Honestly, I can’t bring myself to hate the Good Omens finale. It reminds me more than anything of rushing out that final essay for a college course during the worst semester of your life, with a professor who initially seemed cool but revealed himself to be evil incarnate, and it’s 10:45 PM and the thing’s due at midnight so you’re speed running through your outline to just get it over with. It’s not good, but it’s DONE, and you never have to think about that class again, and it’s a miracle you got something out at all.
I’m never going to revisit this, and I’ve been out of this fandom long enough to not have the emotional investment to muster the vitriol I might have had three years ago, and I expected even less from them under the circumstances. I’m just glad they got to put out SOMETHING. I felt the same way about Brooklyn 99 season 8 back in the day, where there was no way they could wrap up a long-running show during a still ongoing pandemic while simultaneously addressing the cultural reckoning of the role of American police in an adequate way. In the same way, this show couldn’t deal with resolving a 6,000 year relationship, the second coming, the end of the world, God’s motivations, and the systemic issues in both heaven and hell in one episode.

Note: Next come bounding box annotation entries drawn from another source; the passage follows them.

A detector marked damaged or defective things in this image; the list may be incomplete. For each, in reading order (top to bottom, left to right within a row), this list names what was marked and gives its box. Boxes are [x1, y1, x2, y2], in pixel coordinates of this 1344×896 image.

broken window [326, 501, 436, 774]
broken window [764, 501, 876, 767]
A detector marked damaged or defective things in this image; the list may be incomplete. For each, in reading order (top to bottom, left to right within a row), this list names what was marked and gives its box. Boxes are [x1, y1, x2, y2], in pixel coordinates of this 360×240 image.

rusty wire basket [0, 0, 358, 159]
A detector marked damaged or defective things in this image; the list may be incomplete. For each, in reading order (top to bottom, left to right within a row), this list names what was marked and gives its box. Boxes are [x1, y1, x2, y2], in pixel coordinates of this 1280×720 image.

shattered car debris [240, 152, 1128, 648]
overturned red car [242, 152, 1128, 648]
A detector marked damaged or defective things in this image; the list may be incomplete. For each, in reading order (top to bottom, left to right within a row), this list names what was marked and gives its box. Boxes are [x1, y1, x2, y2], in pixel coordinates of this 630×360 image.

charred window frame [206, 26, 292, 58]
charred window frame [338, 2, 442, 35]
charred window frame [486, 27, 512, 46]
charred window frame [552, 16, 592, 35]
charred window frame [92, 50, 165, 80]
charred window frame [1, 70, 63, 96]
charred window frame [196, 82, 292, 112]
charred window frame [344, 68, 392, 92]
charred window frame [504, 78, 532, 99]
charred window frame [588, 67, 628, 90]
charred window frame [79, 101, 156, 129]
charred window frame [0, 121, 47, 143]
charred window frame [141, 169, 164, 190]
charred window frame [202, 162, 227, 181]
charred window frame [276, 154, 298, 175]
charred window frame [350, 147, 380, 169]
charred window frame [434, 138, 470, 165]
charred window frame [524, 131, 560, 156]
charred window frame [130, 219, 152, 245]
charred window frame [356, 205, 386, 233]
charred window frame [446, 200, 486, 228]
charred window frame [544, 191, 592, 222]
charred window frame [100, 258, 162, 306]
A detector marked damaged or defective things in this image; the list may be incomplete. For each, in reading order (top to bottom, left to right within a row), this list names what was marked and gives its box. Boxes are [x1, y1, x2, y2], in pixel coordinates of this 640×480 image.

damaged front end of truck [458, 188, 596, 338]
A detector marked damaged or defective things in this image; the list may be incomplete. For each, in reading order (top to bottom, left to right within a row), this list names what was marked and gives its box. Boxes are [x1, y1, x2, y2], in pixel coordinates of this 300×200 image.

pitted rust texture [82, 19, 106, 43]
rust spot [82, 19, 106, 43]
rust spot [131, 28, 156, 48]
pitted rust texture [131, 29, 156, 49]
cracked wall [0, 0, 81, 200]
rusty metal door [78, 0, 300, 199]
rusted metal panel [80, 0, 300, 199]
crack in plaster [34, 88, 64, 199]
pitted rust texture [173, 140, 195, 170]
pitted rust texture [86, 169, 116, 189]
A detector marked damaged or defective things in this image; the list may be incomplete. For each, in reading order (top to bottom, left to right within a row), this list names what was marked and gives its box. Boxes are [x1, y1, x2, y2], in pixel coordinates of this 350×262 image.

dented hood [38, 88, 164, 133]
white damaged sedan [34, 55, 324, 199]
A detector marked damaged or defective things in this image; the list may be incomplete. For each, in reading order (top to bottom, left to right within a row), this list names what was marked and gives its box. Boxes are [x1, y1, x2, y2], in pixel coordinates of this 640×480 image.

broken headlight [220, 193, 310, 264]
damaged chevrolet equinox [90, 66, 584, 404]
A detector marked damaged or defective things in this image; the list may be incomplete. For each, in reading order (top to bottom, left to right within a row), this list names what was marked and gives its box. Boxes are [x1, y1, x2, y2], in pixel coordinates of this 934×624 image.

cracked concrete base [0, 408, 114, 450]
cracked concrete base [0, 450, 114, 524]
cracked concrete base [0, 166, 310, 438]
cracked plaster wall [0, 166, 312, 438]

I hope this episode gave the cast and crew a form of closure for this project that they’ve put a lot of work into over the years, but it was never going to be a satisfactory story for the rest of us, given how much was left open in season 2 and how little runtime they had. At least there’s always ao3 where fans can properly focus on story and character/relationship resolution without the burden of all the practicalities of a troubled tv production.
Anyway f*ck Neil Gaiman. This is his fault. I’m glad it’s done. I just started reading the Discworld books and they’re great. It’s time to move on.